[Exercise details] What is wanted is the line holding "A: Bos taurus (domestic cow)." and every later line through the end of the entries, set down exactly.

[Data]
....
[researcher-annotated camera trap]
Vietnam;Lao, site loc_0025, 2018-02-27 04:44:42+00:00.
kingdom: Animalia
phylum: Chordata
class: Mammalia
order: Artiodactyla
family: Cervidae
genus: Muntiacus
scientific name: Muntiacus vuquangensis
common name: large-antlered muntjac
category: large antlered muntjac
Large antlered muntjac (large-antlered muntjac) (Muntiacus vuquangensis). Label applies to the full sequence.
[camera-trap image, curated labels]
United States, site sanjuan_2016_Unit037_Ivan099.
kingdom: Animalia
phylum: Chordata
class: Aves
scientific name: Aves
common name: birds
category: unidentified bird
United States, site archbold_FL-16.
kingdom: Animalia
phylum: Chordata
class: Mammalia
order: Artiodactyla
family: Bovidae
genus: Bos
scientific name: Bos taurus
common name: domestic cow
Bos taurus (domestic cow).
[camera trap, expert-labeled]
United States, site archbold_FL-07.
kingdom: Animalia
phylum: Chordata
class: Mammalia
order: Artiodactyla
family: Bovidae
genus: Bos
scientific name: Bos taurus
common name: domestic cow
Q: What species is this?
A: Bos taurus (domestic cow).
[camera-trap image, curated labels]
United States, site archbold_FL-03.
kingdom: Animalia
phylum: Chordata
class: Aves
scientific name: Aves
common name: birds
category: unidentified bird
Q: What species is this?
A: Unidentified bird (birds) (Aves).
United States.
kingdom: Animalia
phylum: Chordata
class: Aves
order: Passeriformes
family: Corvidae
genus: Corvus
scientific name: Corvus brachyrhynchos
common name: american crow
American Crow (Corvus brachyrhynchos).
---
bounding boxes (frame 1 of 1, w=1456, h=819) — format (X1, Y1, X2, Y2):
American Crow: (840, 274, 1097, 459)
....
[Response to this exercise]
A: Bos taurus (domestic cow).
[camera-trap image, curated labels]
United States, site archbold_FL-03.
kingdom: Animalia
phylum: Chordata
class: Aves
scientific name: Aves
common name: birds
category: unidentified bird
Q: What species is this?
A: Unidentified bird (birds) (Aves).
United States.
kingdom: Animalia
phylum: Chordata
class: Aves
order: Passeriformes
family: Corvidae
genus: Corvus
scientific name: Corvus brachyrhynchos
common name: american crow
American Crow (Corvus brachyrhynchos).
---
bounding boxes (frame 1 of 1, w=1456, h=819) — format (X1, Y1, X2, Y2):
American Crow: (840, 274, 1097, 459)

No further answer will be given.